The nearest star system to our own is the Alpha Centauri system, in the constellation Centaurus. The red dwarf Proxima Centauri, the nearest star in the trio, is only 4.24 light-years away from Earth and has a single rocky satellite. Proxima Centauri b is Earth’s closest extrasolar cousin, though the likelihood of life existing on its surface is extremely slim. Proxima Centauri is a cool star with an explosive temper. Its outbursts of radiation have stripped the planet of any atmosphere it might have had.
While the planet does sit in the star’s habitable zone, astronomers say that the likelihood of life being able to survive on its surface is slim. The rocky world lies so close to Proxima Centauri, it is almost certainly tidally locked, meaning that the same side of the planet is always facing the star. This orientation leaves half of the planet cold and dark while the other half is perpetually sunny and exposed to stellar radiation.
A Better Gamble
Our next neighbor after the Alpha Centauri trio is the single-star system in the constellation Ophiuchus, Barnard’s Star. Since the 1960s, some astronomers have argued that there might be one or more gas giants in orbit around the red dwarf star, but it wasn’t until November of 2018 that scientists were able to gather enough evidence to support the claim.

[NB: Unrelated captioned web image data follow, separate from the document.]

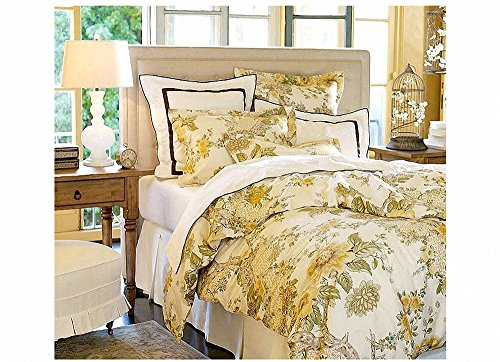 Hughapy Osmanthus Cotton Bedding Sets Western Duvet Covers Pastoral Bed Linens Printed Bed In A Bag 4 Pieces Wedding Bed Sets ,Full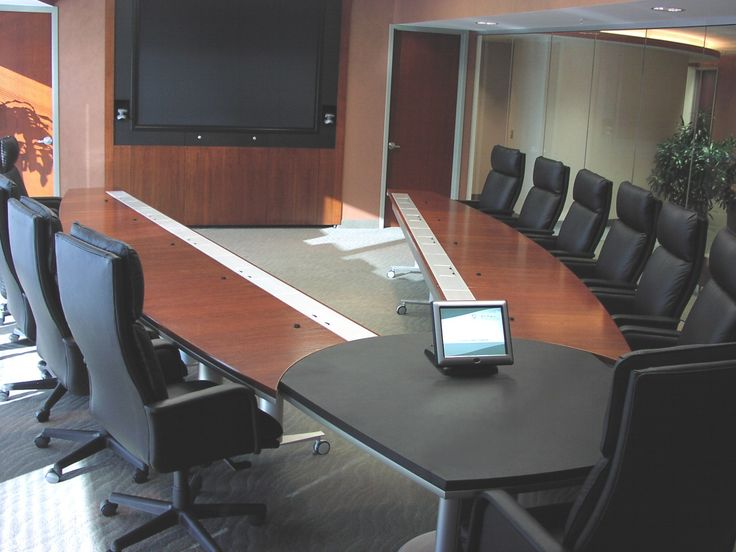 Eventi Conference Tables U2013 Browse By Room U2014 NEVERS | Offices U0026  Collaborative Spaces | Telepresence Conference Rooms | Pinterest |  Collaborative Space, ...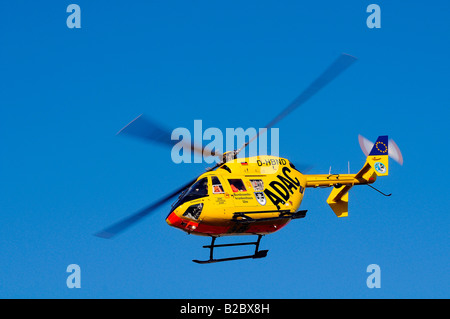 Christoph 22, ADAC rescue helicopter from the Federal Armed Forces Hospital Ulm, one person dies in a traffic accident - Stock Photo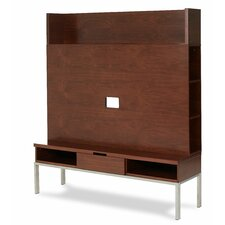 Incept TV Stand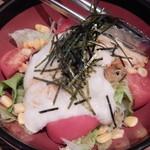 松好 - 山芋サラダ
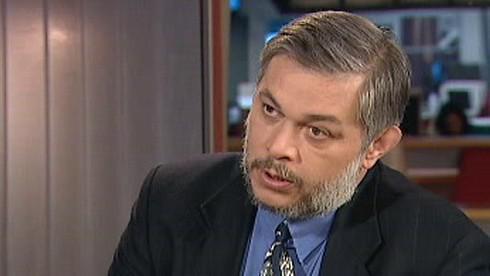 Jaroslav Hrbek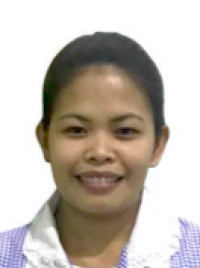 JO-ANN MAPANAS APOLONG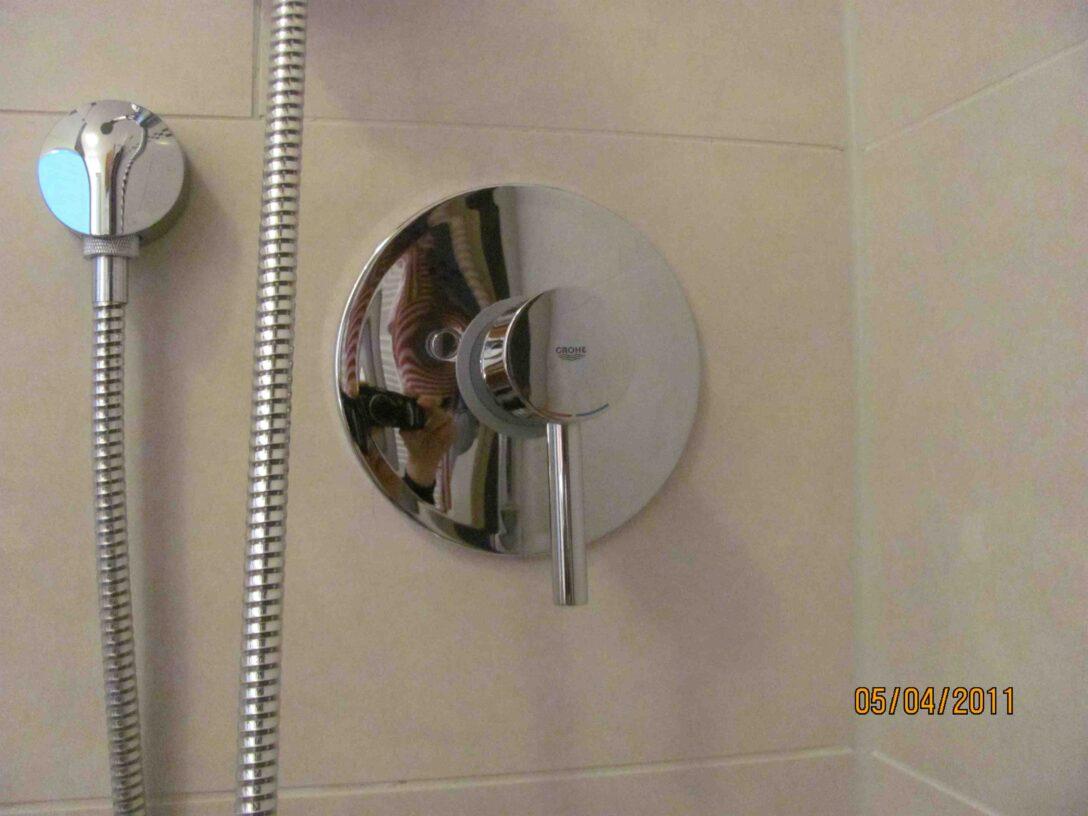 Large Size of Grohe Up Duscharmatur Rckfluverhinderer Haustechnikdialog Schiebetür Dusche Hüppe Bodengleiche Duschen Einbauen Kaufen Thermostat Walkin Eckeinstieg Dusche Grohe Thermostat Dusche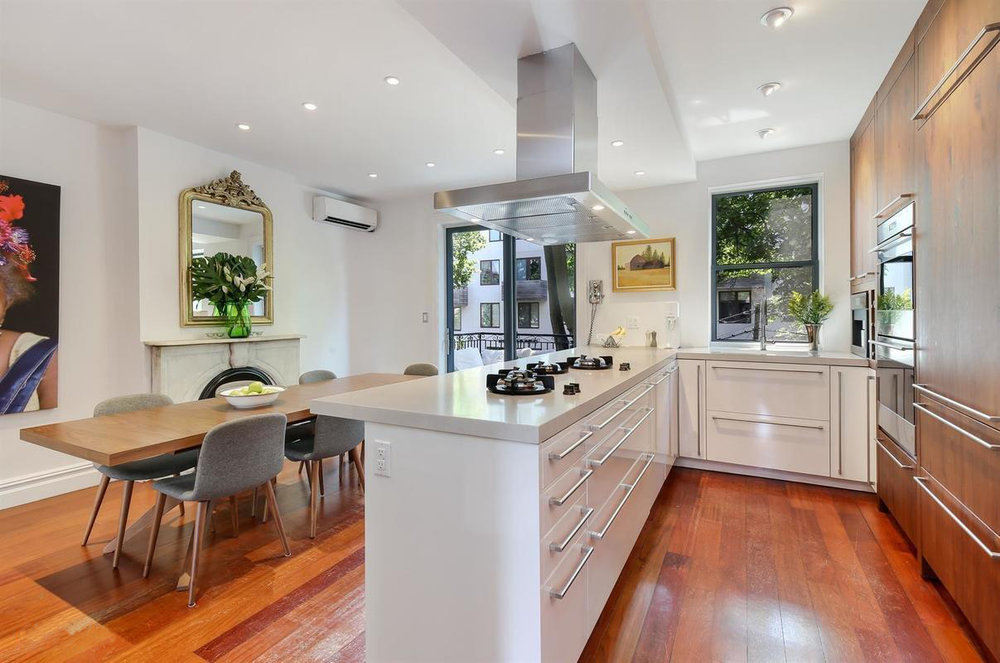 CARROLL GARDENS KITCHEN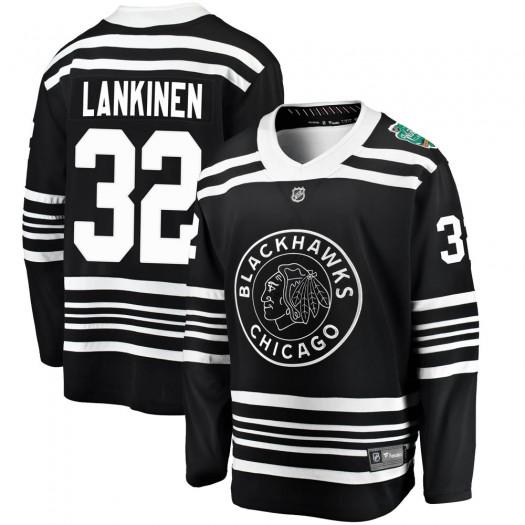 Kevin Lankinen Chicago Blackhawks Men's Fanatics Branded Black 2019 Winter Classic Breakaway Jersey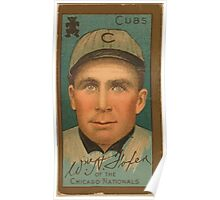 Benjamin K Edwards Collection William A Foxen Chicago Cubs baseball card portrait Poster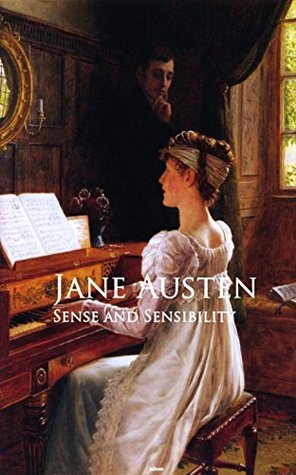 Sense and Sensibility: Bestsellers and famous Books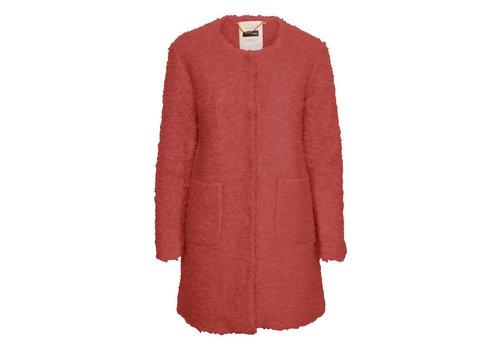Part Two Maja chaqueta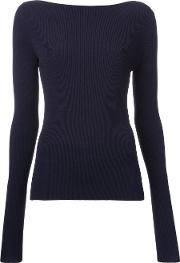 Dion Lee , Pinacle Knitted Blouse Women Viscose 10, Women's, Blue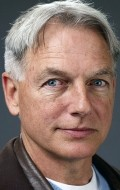Full Mark Harmon filmography who acted in the TV series Chicago Hope.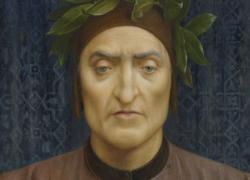 Dante sfida il Covid, da aprile maximostra per il settecentenario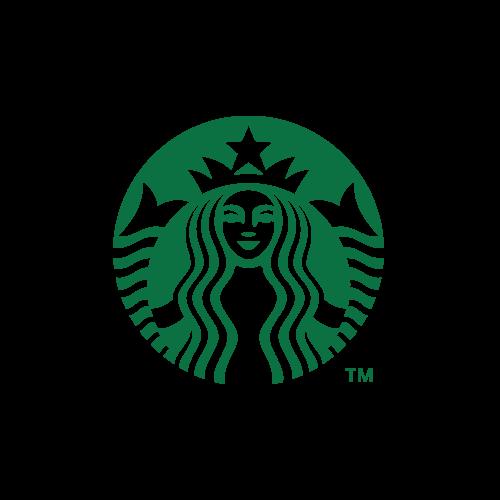 $10 Starbucks eGift Card w/ Additional $10 Bonus  $10 w/ VISA Checkout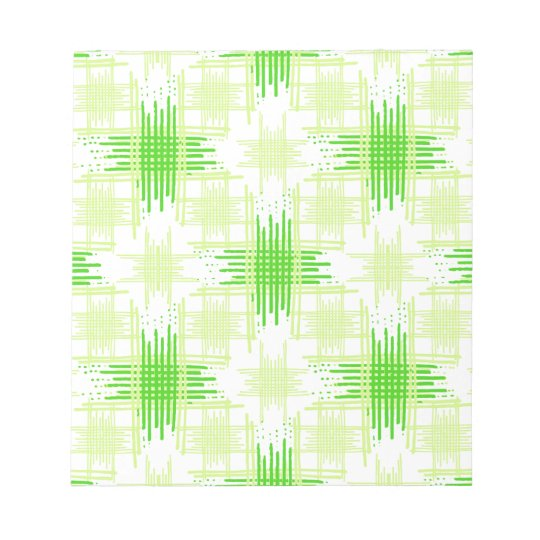 Intersecting Lines Pattern Notepad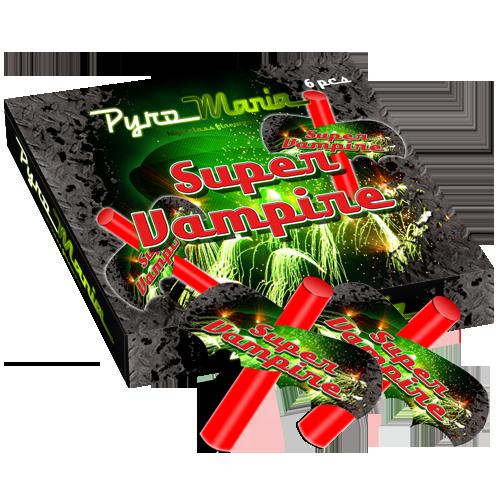 SUPER VAMPIRE ( MEGA WESPEN )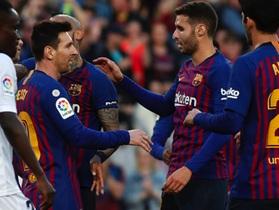 Messi dẫn đầu trào lưu đặt tên trẻ nhỏ tại Barcelona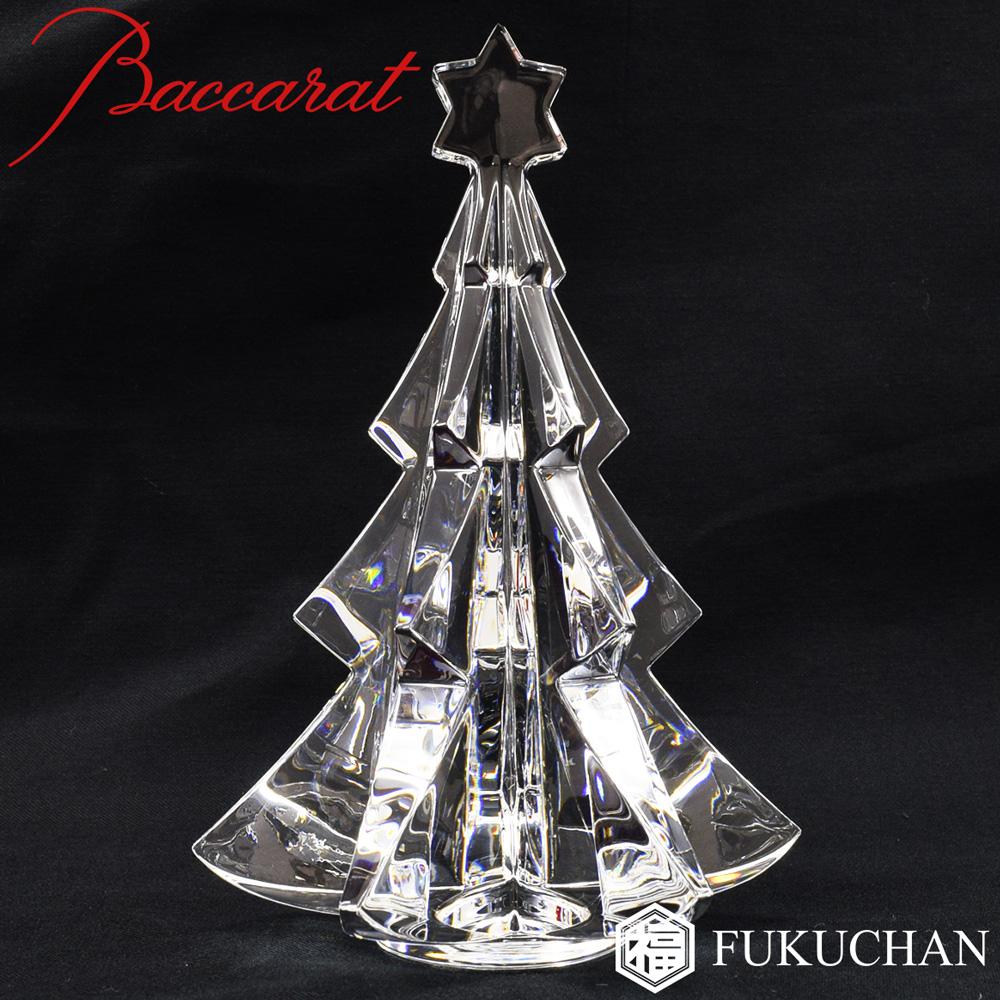 【Baccarat/バカラ】クリスマスオーナメント ノエル メリベル クリア ツリー オブジェ/置物 2811193 【中古】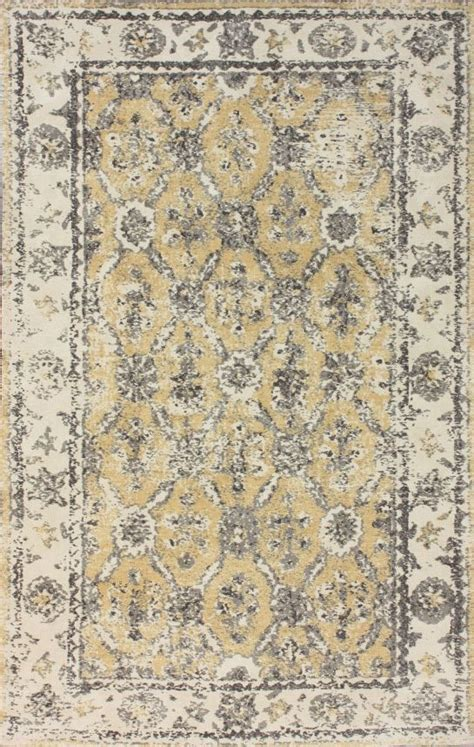 Rugs Usa by Rugs Usa Radiante Bc45 Rug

Barnard’s Star b orbits its parent star at about 0.4 AU, which is about the same distance as Mercury’s orbit from our sun. Red dwarf stars are so much cooler than yellow dwarfs like our sun, Barnard’s Star b has no problem lying in such an intimate orbit. The planet is an icy super-Earth, with a mass just over three times that of our planet. It is situated in its star’s frost zone, where volatile compounds such as methane and water can condense and freeze solid. Barnard’s Star b is six light-years from us, and scientists hope to send a probe there before the end of this century.
Time For A Road Trip
Currently, covering any substantial amount of distance in space takes years, if not lifetimes. A drive that is now under development could propel small camera-bearing equipment through the void at roughly 12% the speed of light. Project Daedalus seeks to reach Barnard’s Star within 50 years of its launch by using nuclear pulse rockets, which boost the craft through a series of nuclear detonations. Once the vessel reached the star and its planet, it would study atmospheric composition and relay back data and photographs of the alien world.
Although it’s a stretch, another plan similar to Project Daedalus has been proposed. This long-term plan would be based around Jupiter and require the launch of a self-replicating probe, which would set up base around Barnard’s Star, where it would build a factory to produce exploratory probes and, eventually, another model of itself to go forth and explore the stars.